- Page excerpt -
========
Submitted pursuant to a

Request for Confidential Treatment

Pursuant to 17 C.F.R. 200.83

The entity requesting confidential treatment is

PQ Group Holdings Inc.

300 Lindenwood Drive

Valleybrooke Corporate Center

Malvern, Pennsylvania 19355

Attn: Joseph S. Koscinski, Vice President, General Counsel & Secretary

Telephone: (610) 651-4209

September 5, 2017

VIA EDGAR AND HAND DELIVERY

Securities and Exchange Commission

Division of Corporation Finance

100 F. Street, N.E.

Washington, D.C. 20549

 

Attention: Asia Timmons-Pierce/Chris Ronne—Legal
  Anne McConnell/Melinda Hooker—Accounting

 

Re: PQ Group Holdings Inc.

Registration Statement on Form S-1

Filed June 9, 2017 and amended on July 18, 2017, August 14, 2017

and September 1, 2017

File No. 333-218650

Ladies and Gentleman:

This letter is being supplementally furnished on behalf of PQ Group Holdings Inc. (the “Company”), with respect to the Company’s Registration Statement on Form S-1 (File No. 333-218650) that was filed with the Securities and Exchange Commission (the “Commission”) on June 9, 2017 and amended on July 18, 2017, August 14, 2017 and September 1, 2017 (as may be further amended from time to time, the “Registration Statement”) in connection with the initial public offering (the “IPO”) of the Company’s common stock.

The Company respectfully requests confidential treatment for the bracketed information in this letter pursuant to Rule 83 promulgated by the Commission, 17 C.F.R. § 200.83, and that the Commission provide timely notice to Joseph S. Koscinski, Vice President, General Counsel & Secretary, PQ Group Holdings Inc., 300 Lindenwood Drive, Valleybrooke Corporate Center, Malvern, Pennsylvania 19355 before it permits disclosure of such information.

 

Confidential treatment has been requested for portions of this letter. The copy filed herewith omits the information subject to the confidentiality request. Omissions are designated as [*****]. A complete version of this letter has been separately filed with the Securities and Exchange Commission.


CONFIDENTIAL TREATMENT REQUESTED BY PQ GROUP HOLDINGS INC.
========
- Data -
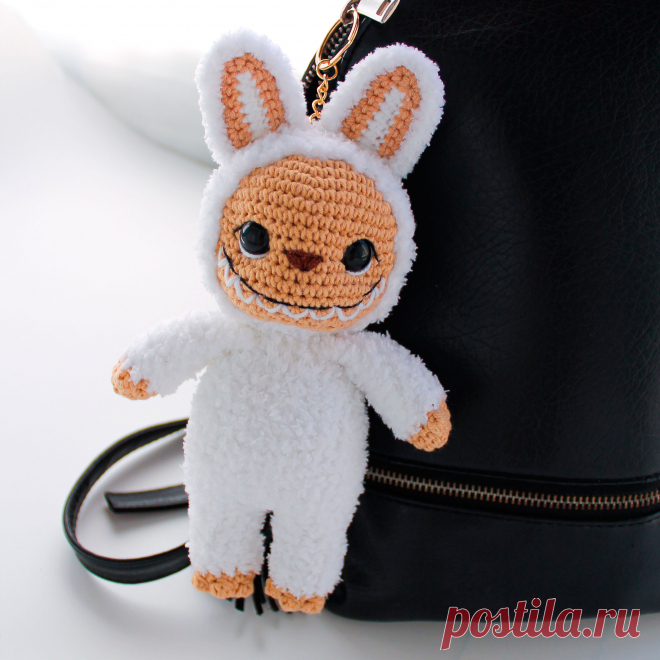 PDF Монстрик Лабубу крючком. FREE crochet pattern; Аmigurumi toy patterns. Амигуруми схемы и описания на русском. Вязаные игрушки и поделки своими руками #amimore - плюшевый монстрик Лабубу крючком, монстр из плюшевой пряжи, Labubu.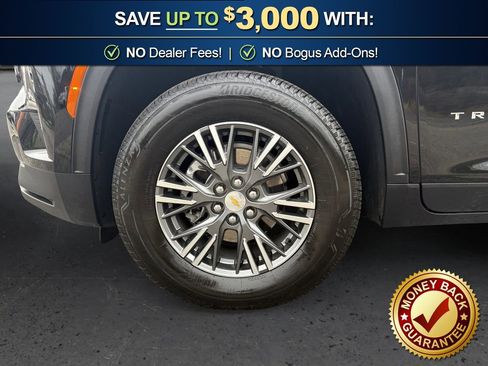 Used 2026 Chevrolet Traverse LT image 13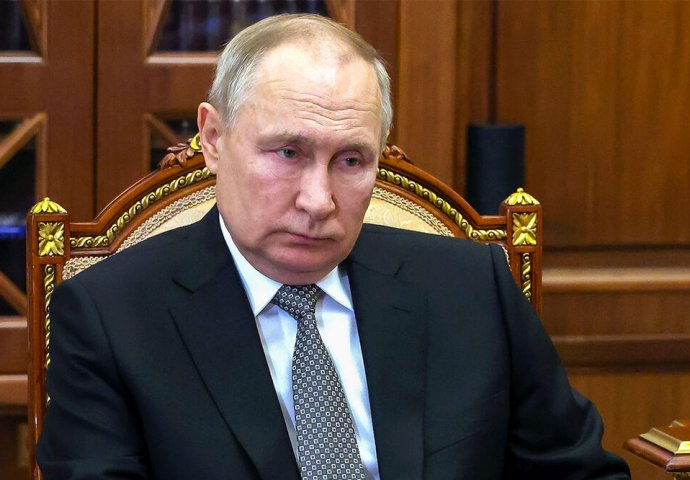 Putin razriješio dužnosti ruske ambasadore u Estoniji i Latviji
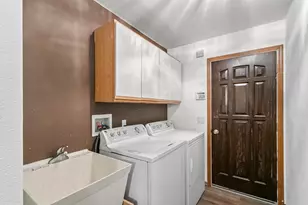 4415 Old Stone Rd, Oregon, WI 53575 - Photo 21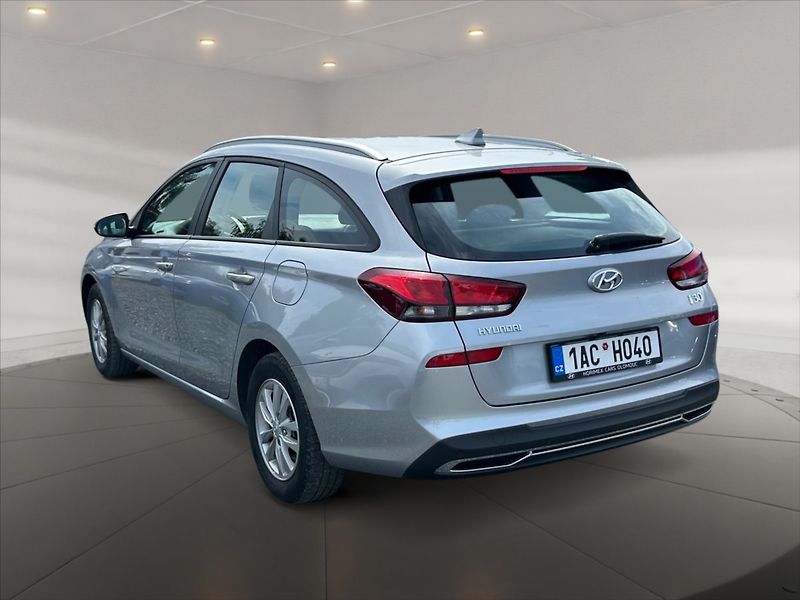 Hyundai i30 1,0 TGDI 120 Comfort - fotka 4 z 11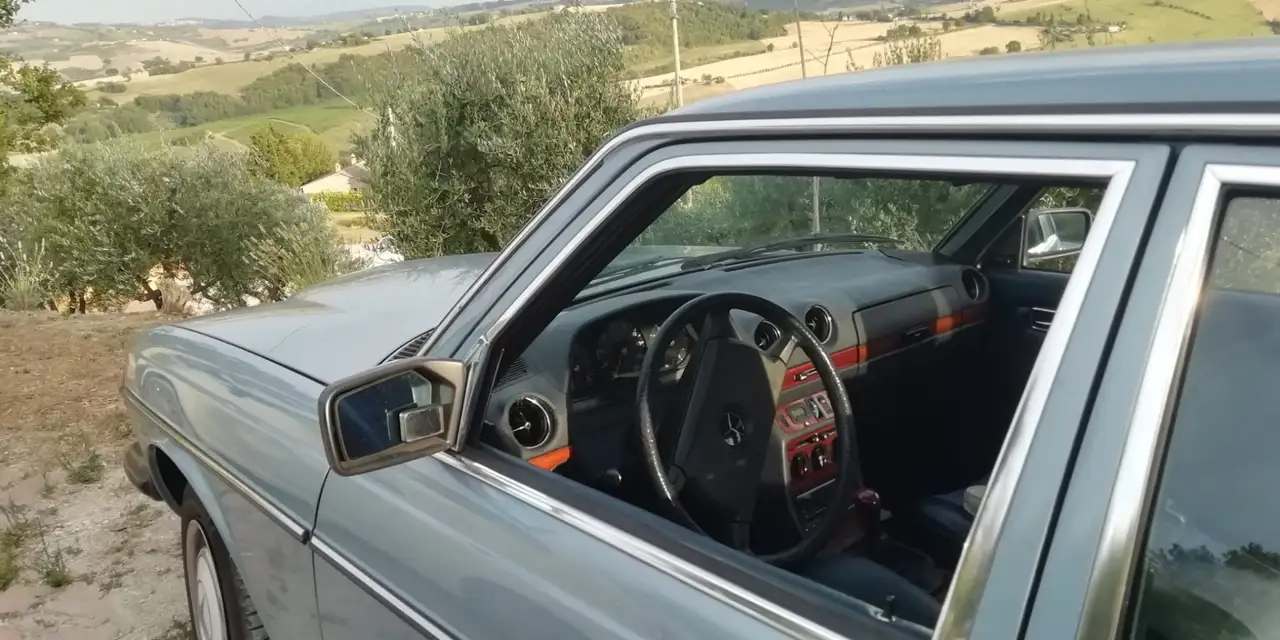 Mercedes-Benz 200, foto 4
========
- Exercise tasks -
(a) According to the PQ Group letter, on what date was the Registration Statement on Form S-1 first filed with the Commission?
(b) Carry the PQ Group letter forward from its last line.
The rows are not needed here.

- Written responses -
(a) June 9, 2017.

(b)
Securities and Exchange Commission

Division of Corporation Finance

September 5, 2017

 

The Company supplementally advises the staff (the “Staff”) of the Commission that, based on discussions with the Company’s Board of Directors and in part on input provided by the underwriters, the Company currently anticipates that the price range for the IPO is expected to be within the range of $[*****] to $[*****] per share of Class A common stock, before giving effect to the reclassification of the Company’s Class A common stock into common stock, a stock split of the Company’s common stock and the conversion of the Company’s Class B common stock into common stock prior to the consummation of the IPO (the “Preliminary Price Range”), considering information currently available and current market conditions.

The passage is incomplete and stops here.